### 任务说明
返回材料中含有“glass”一词的每一行，逐行照原文列出。

### 所给材料
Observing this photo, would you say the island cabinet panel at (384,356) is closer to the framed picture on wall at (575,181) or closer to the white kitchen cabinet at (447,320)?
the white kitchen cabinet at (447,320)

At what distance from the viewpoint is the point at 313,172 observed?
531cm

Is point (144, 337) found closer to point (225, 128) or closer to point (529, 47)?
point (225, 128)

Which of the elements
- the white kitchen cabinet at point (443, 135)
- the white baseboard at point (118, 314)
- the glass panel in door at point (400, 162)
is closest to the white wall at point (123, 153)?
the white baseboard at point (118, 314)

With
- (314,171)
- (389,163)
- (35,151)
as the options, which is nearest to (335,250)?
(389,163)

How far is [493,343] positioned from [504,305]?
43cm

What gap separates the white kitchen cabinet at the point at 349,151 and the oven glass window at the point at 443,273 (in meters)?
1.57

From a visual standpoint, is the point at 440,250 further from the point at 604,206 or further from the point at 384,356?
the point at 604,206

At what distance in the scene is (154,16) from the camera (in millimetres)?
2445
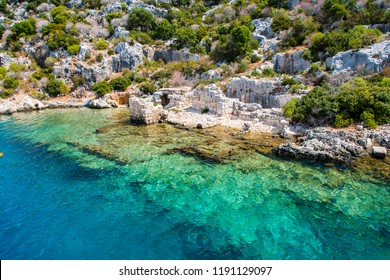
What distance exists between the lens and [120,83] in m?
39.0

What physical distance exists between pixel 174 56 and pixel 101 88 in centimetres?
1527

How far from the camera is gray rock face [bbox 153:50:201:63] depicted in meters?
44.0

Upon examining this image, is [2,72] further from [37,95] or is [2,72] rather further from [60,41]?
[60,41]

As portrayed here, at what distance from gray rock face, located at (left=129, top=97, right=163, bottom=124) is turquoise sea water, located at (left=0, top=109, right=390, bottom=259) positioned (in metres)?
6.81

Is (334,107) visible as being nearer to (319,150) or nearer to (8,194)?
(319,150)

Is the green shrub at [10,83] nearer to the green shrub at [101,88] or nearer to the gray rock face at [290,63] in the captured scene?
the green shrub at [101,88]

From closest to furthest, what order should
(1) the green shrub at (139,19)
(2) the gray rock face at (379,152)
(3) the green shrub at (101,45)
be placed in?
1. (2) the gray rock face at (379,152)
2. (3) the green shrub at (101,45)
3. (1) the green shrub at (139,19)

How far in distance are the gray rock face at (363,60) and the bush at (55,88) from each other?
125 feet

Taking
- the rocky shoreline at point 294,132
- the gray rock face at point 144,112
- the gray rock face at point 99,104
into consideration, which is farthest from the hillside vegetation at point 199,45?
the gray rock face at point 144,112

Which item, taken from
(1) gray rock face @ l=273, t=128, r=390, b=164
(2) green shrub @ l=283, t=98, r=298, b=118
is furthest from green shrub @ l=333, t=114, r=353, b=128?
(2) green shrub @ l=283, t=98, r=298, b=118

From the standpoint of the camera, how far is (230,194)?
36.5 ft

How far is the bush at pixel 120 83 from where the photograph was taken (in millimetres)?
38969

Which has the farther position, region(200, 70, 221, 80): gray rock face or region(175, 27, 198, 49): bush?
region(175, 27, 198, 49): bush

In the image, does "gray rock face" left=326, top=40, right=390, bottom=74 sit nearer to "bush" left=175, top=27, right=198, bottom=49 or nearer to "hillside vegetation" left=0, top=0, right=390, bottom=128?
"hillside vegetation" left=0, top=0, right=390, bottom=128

### 本题答案
- the glass panel in door at point (400, 162)
What gap separates the white kitchen cabinet at the point at 349,151 and the oven glass window at the point at 443,273 (in meters)?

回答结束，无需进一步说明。